Yapılacak işler
1. Nâzım Hikmet'in şiirleriyle ilgili metinde "Damardan boşanan kan" sözlerinden "çaba gösterdiğini söylüyor." sözlerine kadar, her iki uç da dahil, her şeyi hiçbir harfini değiştirmeden kopyalar mısınız?
2. Girdilerde "missed some hats." bulunan satırdan "[330,144,370,228]" bulunan satıra kadar, iki uç dahil, yalnızca bu satırları "Re-examine" ifadesini "Check again" olarak yeniden adlandırıp geri kalanına dokunmadan tekrar yazar mısınız? Resimleri yanıta koymayın.

Metin bölümü
┌──

Damardan boşanan kan gibi ılık ve uğultulu
Son lodoslar esmeye başladı
Havayı dinliyorum
Nabız yavaşladı
(…)Nâzım Hikmet
Türk edebiyatının en önemli şairi Nâzım Hikmet’in 1956 ve 1957 yılında Prag’da el yazısıyla Osmanlıca yazdığı şiirler ortaya çıktı. İçlerinde hiç bilinmeyen mısralar da var, ezbere bildiğimiz dizelerden çok farklı olanlar da…
Ankaralı koleksiyoner Erdal Dikmen’in Nazım Hikmet’in ailesinden aldığı ‘evrak-ı metruke’den pek çok şiirin orijinalleri çıktı. Koleksiyonda Nazım’ın yazdığı 77 daktilo, 17 el yazması ve 13 Osmanlıca mektup ve şiir var. Dikmen, ‘evrak-ı metruke’nin ehil ellere geçmesi için çaba gösterdiğini söylüyor.

└──

Verilen girdiler
┌──

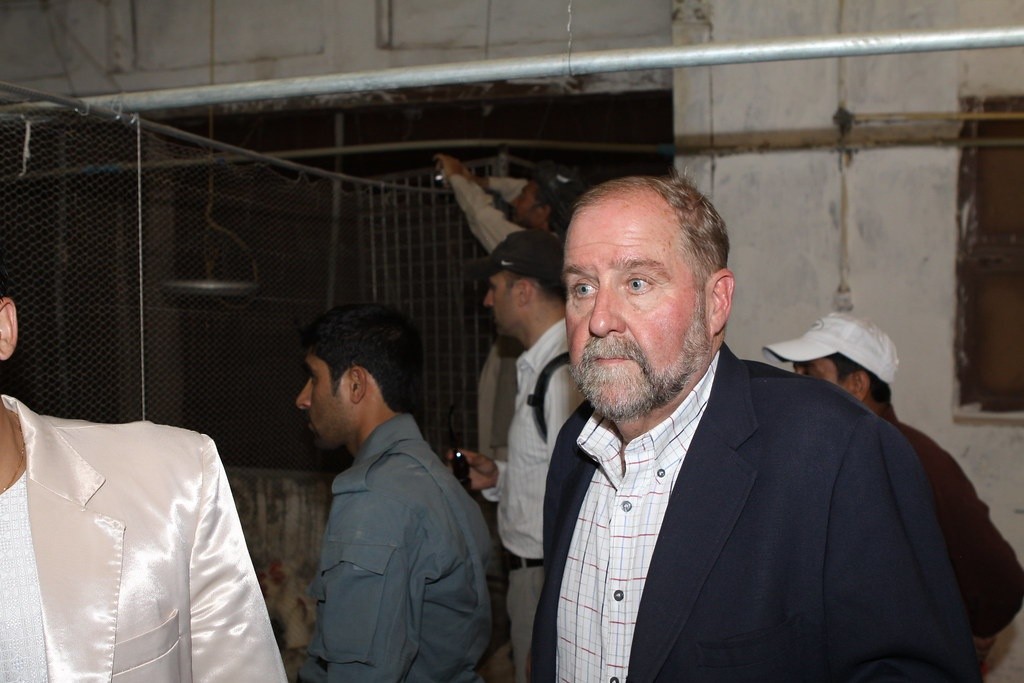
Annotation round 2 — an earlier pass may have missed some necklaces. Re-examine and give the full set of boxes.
[4,407,25,492]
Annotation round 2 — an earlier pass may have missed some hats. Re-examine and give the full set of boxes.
[459,229,563,285]
[763,311,900,384]
[526,158,586,209]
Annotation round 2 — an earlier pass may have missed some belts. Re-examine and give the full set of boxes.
[502,551,543,570]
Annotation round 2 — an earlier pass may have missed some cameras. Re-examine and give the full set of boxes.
[435,168,449,186]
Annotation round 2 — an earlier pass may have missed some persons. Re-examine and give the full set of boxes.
[0,271,289,683]
[294,305,494,683]
[525,174,986,683]
[435,144,1024,682]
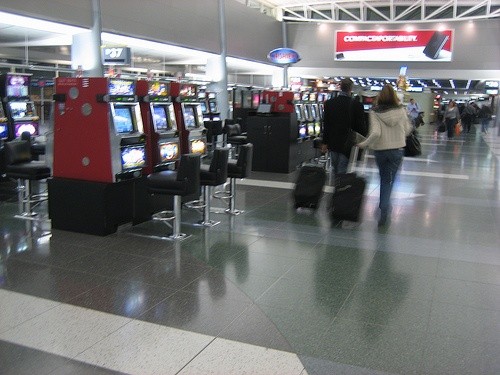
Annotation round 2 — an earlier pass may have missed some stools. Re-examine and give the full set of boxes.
[7,141,51,216]
[148,118,253,241]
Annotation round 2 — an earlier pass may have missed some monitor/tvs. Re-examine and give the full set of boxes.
[6,74,30,97]
[199,101,208,113]
[7,101,37,120]
[190,139,206,157]
[183,103,198,128]
[209,101,218,113]
[158,141,180,163]
[119,144,147,172]
[112,103,138,135]
[12,121,40,137]
[151,103,171,132]
[292,104,324,139]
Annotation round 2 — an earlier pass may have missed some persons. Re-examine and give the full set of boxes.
[408,97,491,137]
[319,78,364,226]
[20,130,37,164]
[357,83,414,227]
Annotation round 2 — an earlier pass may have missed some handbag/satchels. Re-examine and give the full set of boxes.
[403,134,422,157]
[456,122,463,136]
[438,122,446,132]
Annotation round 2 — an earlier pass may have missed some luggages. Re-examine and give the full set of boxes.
[294,151,329,211]
[330,144,370,228]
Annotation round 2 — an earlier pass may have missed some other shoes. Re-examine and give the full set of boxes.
[378,209,387,226]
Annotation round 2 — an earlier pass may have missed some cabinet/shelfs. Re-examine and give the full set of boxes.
[248,113,297,173]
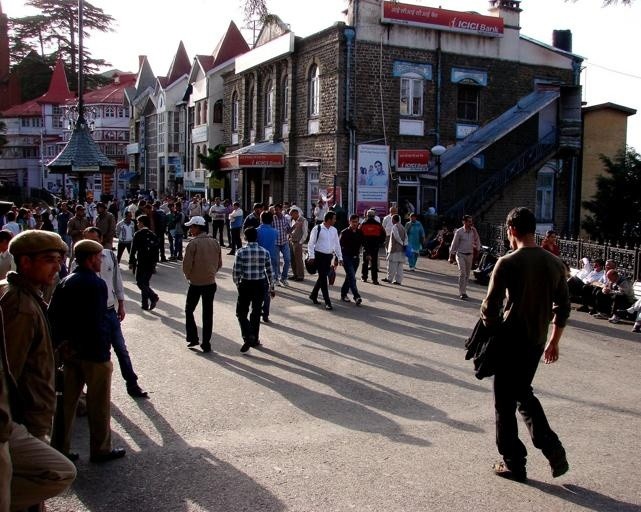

└──

Beklenen yanıtlar
1.
Damardan boşanan kan gibi ılık ve uğultulu
Son lodoslar esmeye başladı
Havayı dinliyorum
Nabız yavaşladı
(…)Nâzım Hikmet
Türk edebiyatının en önemli şairi Nâzım Hikmet’in 1956 ve 1957 yılında Prag’da el yazısıyla Osmanlıca yazdığı şiirler ortaya çıktı. İçlerinde hiç bilinmeyen mısralar da var, ezbere bildiğimiz dizelerden çok farklı olanlar da…
Ankaralı koleksiyoner Erdal Dikmen’in Nazım Hikmet’in ailesinden aldığı ‘evrak-ı metruke’den pek çok şiirin orijinalleri çıktı. Koleksiyonda Nazım’ın yazdığı 77 daktilo, 17 el yazması ve 13 Osmanlıca mektup ve şiir var. Dikmen, ‘evrak-ı metruke’nin ehil ellere geçmesi için çaba gösterdiğini söylüyor.

2.
Annotation round 2 — an earlier pass may have missed some hats. Check again and give the full set of boxes.
[459,229,563,285]
[763,311,900,384]
[526,158,586,209]
Annotation round 2 — an earlier pass may have missed some belts. Check again and give the full set of boxes.
[502,551,543,570]
Annotation round 2 — an earlier pass may have missed some cameras. Check again and give the full set of boxes.
[435,168,449,186]
Annotation round 2 — an earlier pass may have missed some persons. Check again and give the full set of boxes.
[0,271,289,683]
[294,305,494,683]
[525,174,986,683]
[435,144,1024,682]
Annotation round 2 — an earlier pass may have missed some stools. Check again and give the full set of boxes.
[7,141,51,216]
[148,118,253,241]
Annotation round 2 — an earlier pass may have missed some monitor/tvs. Check again and give the full set of boxes.
[6,74,30,97]
[199,101,208,113]
[7,101,37,120]
[190,139,206,157]
[183,103,198,128]
[209,101,218,113]
[158,141,180,163]
[119,144,147,172]
[112,103,138,135]
[12,121,40,137]
[151,103,171,132]
[292,104,324,139]
Annotation round 2 — an earlier pass may have missed some persons. Check again and give the full set of boxes.
[408,97,491,137]
[319,78,364,226]
[20,130,37,164]
[357,83,414,227]
Annotation round 2 — an earlier pass may have missed some handbag/satchels. Check again and give the full set of boxes.
[403,134,422,157]
[456,122,463,136]
[438,122,446,132]
Annotation round 2 — an earlier pass may have missed some luggages. Check again and give the full set of boxes.
[294,151,329,211]
[330,144,370,228]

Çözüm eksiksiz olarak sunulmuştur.